EXERCISE DIRECTIONS:
Instruction for the data below: set down exactly the lines from the line with "[citizen-science consensus label]" to the line with "label granularity: sequence-level", inclusive, and no others.

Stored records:
***

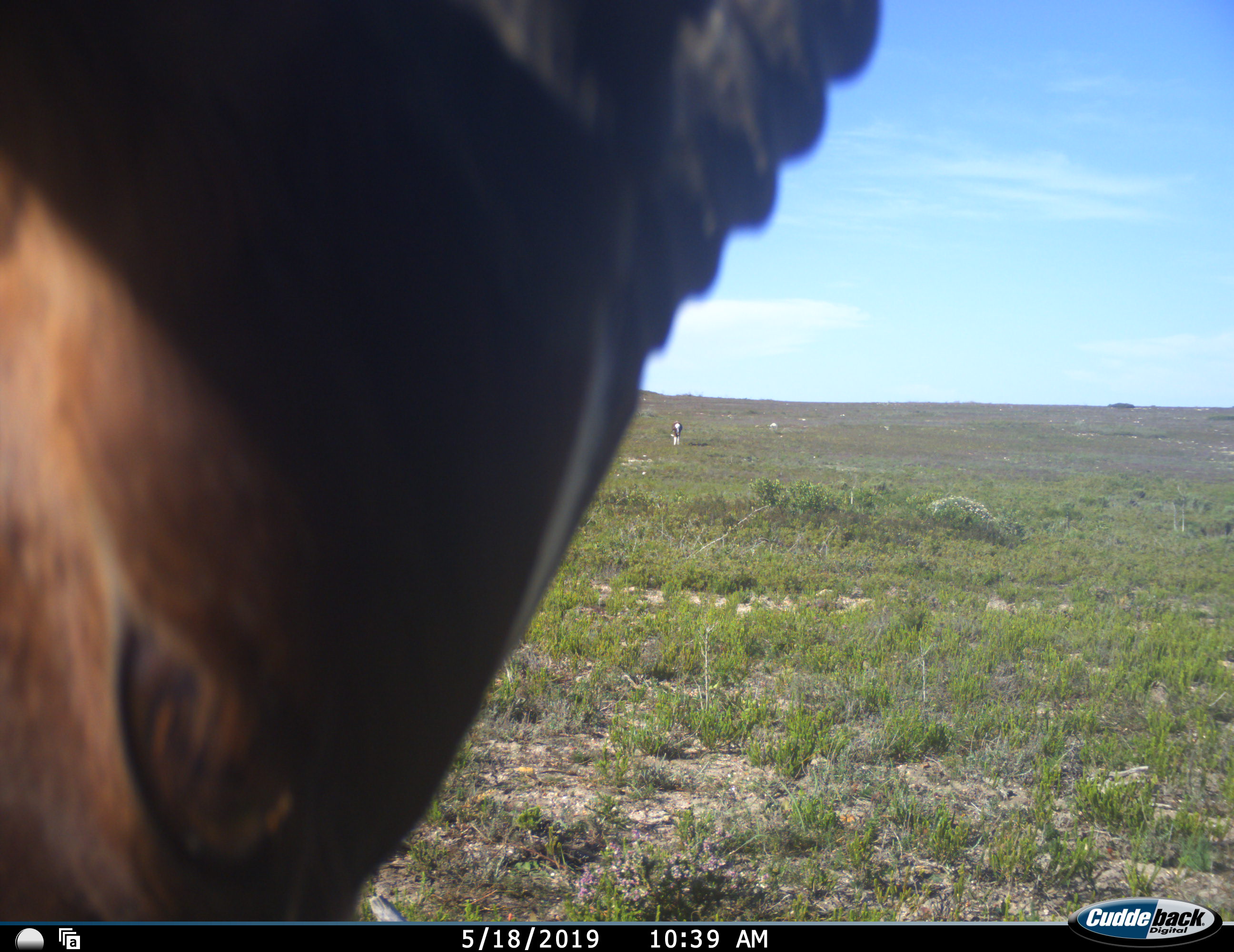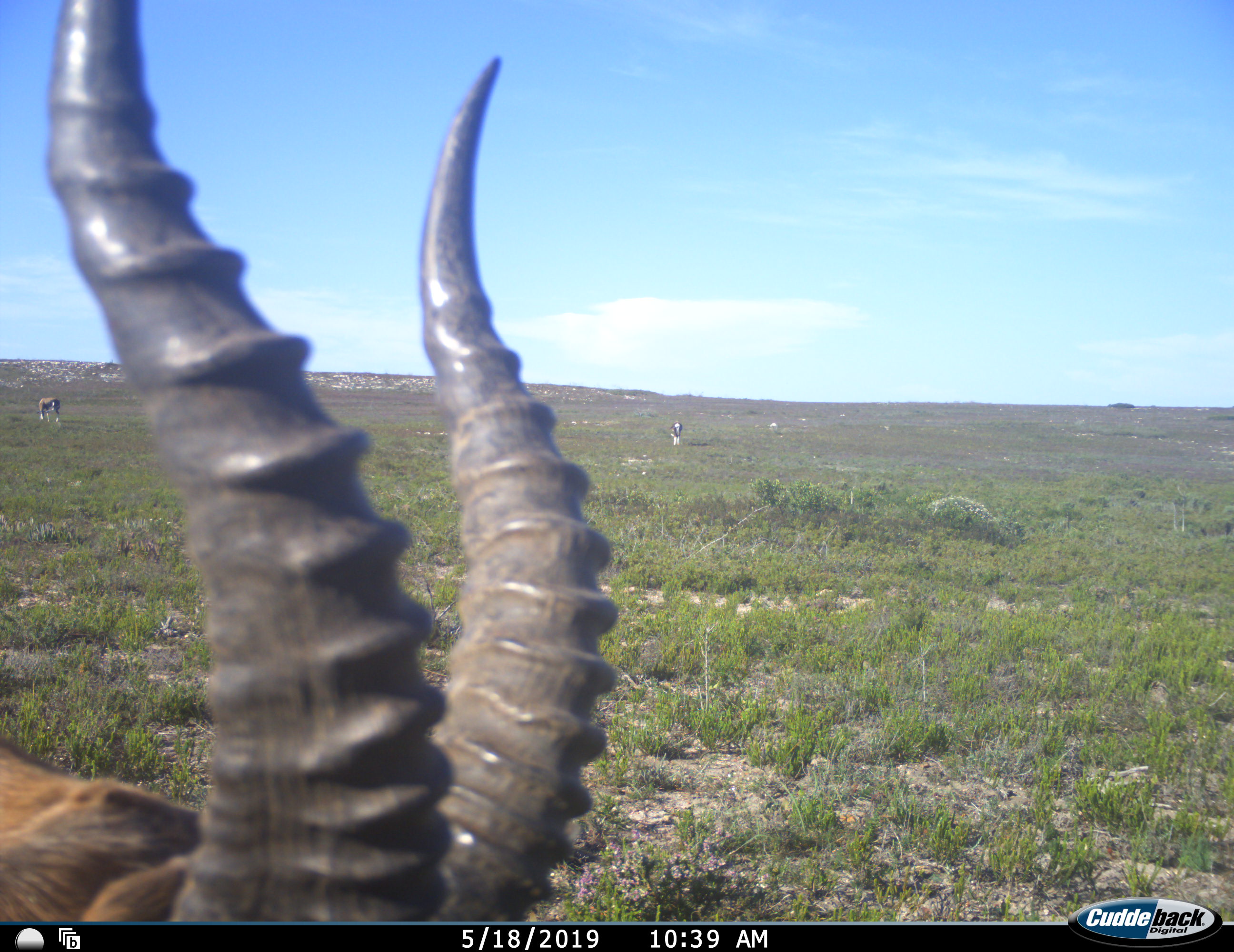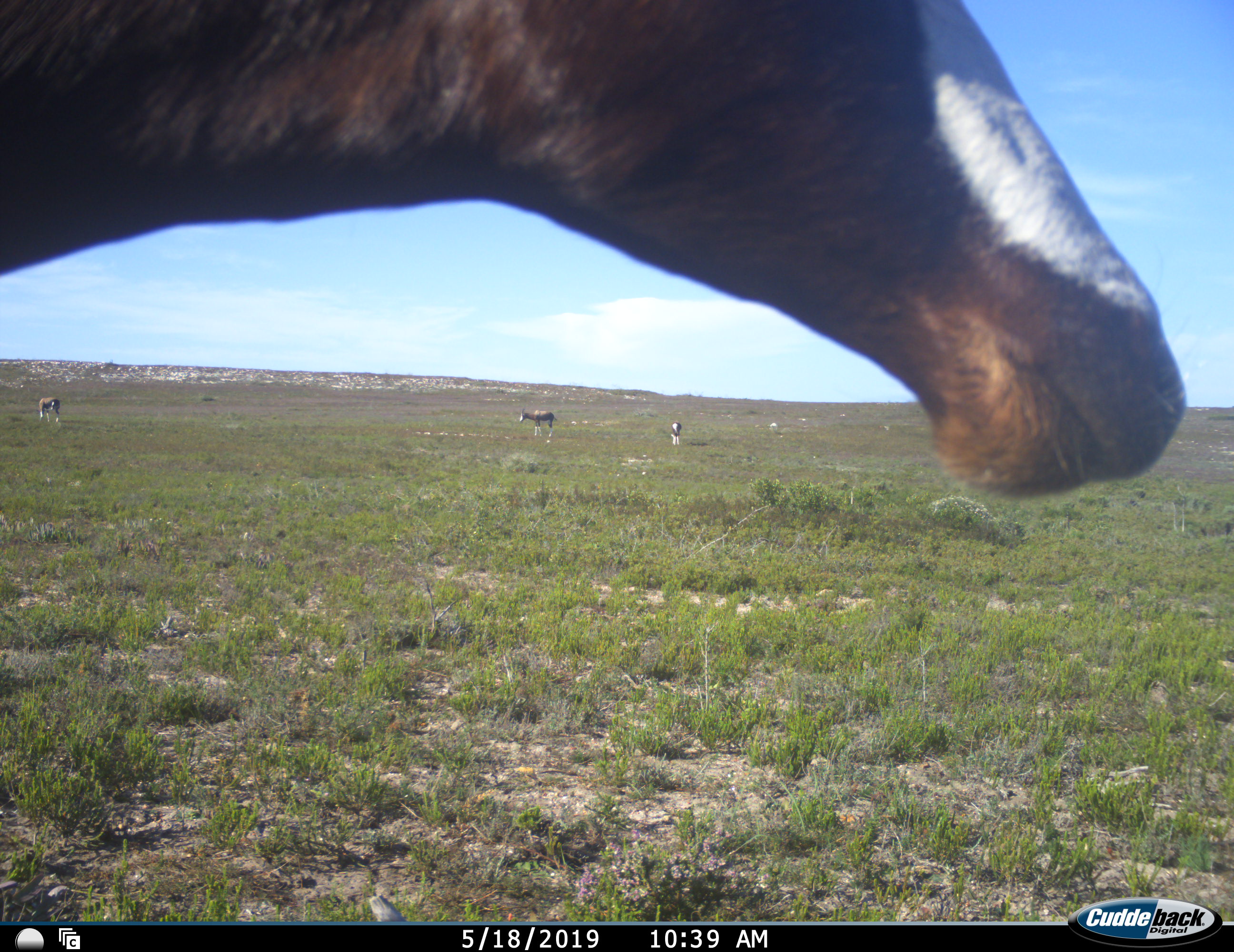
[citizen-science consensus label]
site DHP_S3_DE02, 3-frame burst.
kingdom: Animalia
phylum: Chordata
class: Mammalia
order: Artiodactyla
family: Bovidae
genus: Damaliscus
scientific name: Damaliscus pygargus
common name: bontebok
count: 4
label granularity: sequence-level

***

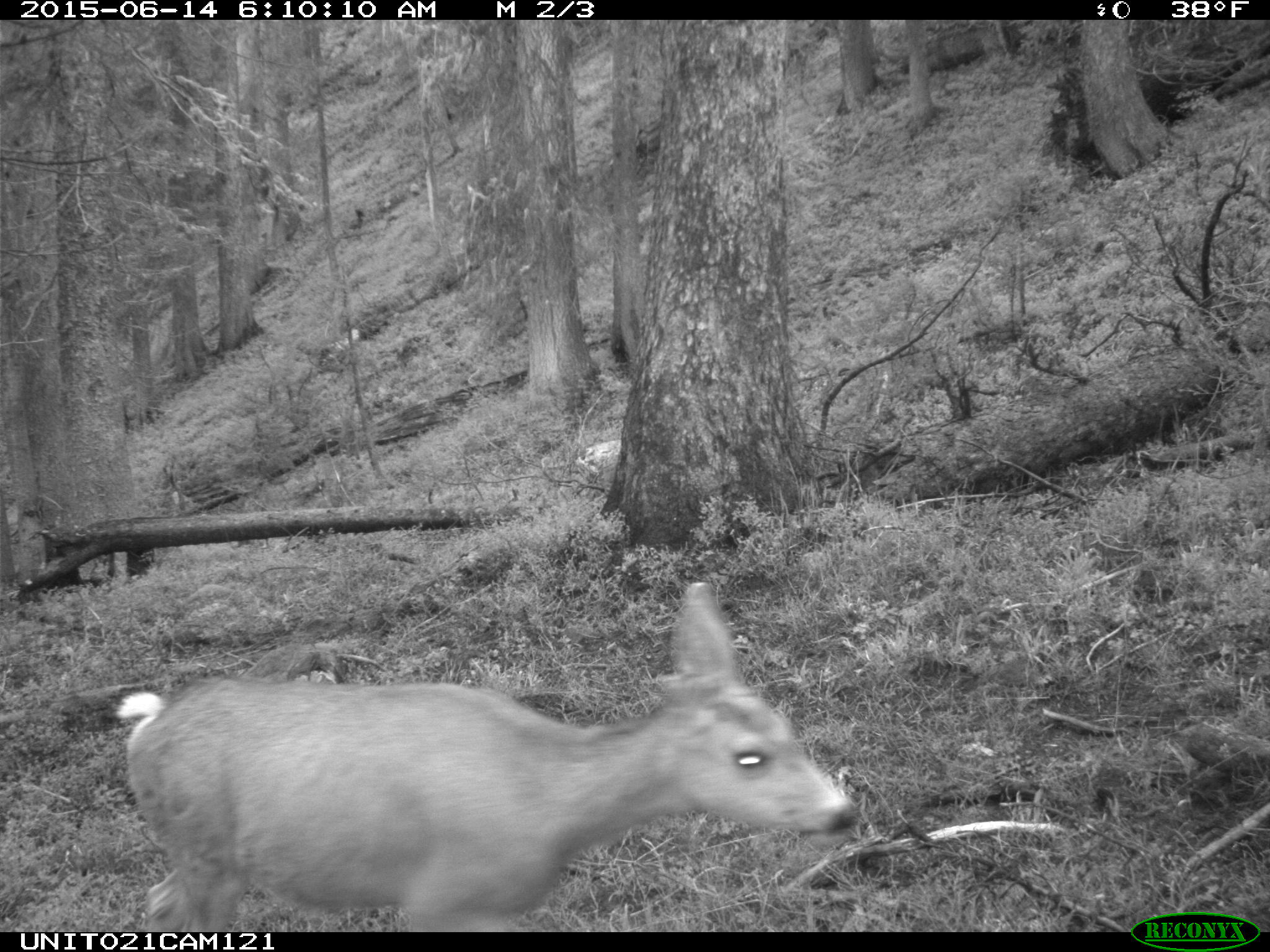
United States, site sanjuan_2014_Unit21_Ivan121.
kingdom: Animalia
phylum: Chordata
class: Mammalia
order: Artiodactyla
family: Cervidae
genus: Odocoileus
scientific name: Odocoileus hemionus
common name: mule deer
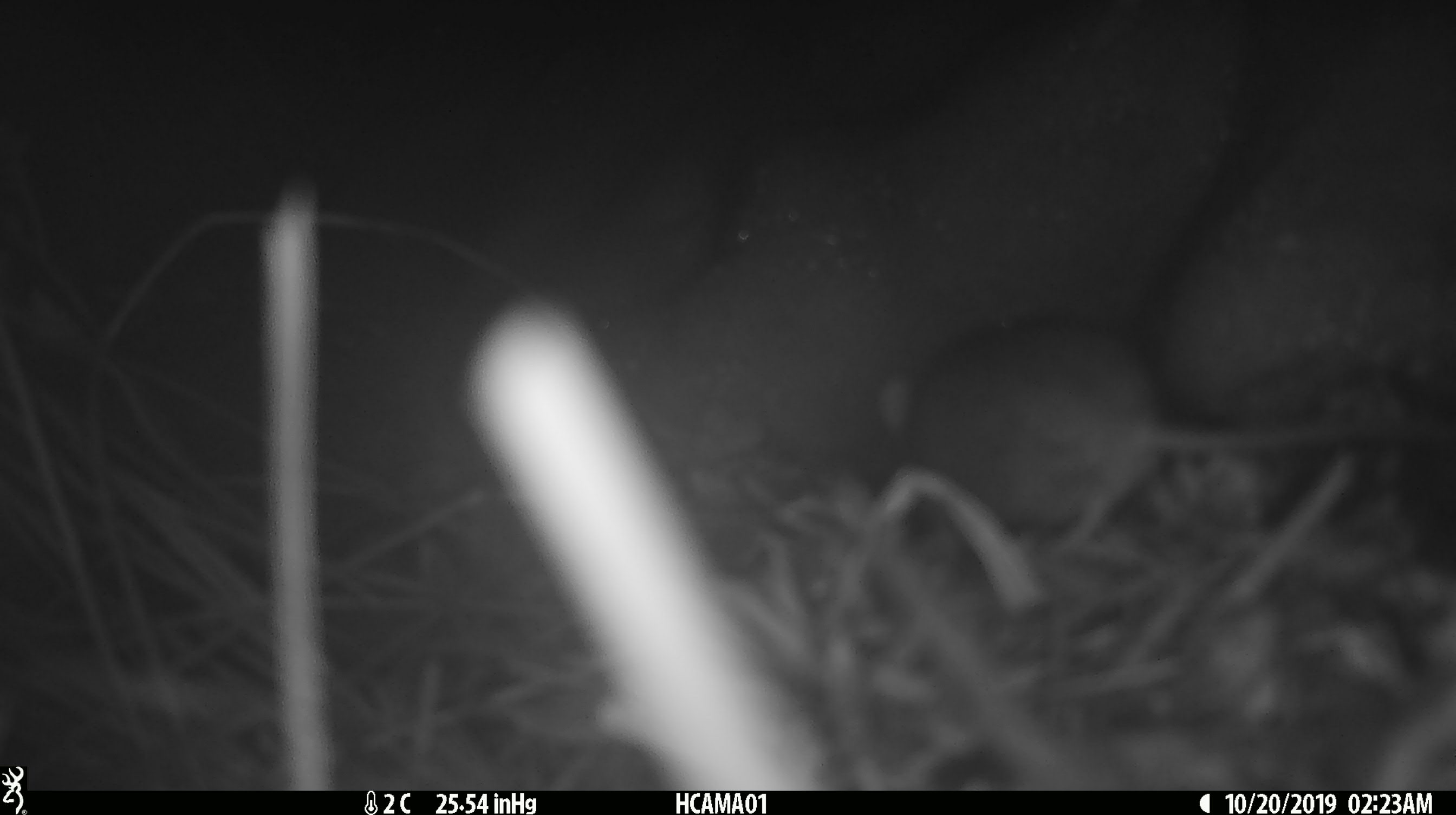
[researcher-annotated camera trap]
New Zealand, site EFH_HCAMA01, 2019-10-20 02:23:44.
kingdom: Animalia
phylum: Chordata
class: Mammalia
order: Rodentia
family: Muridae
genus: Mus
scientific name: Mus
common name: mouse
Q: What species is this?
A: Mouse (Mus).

***

EXERCISE OUTPUT:
[citizen-science consensus label]
site DHP_S3_DE02, 3-frame burst.
kingdom: Animalia
phylum: Chordata
class: Mammalia
order: Artiodactyla
family: Bovidae
genus: Damaliscus
scientific name: Damaliscus pygargus
common name: bontebok
count: 4
label granularity: sequence-level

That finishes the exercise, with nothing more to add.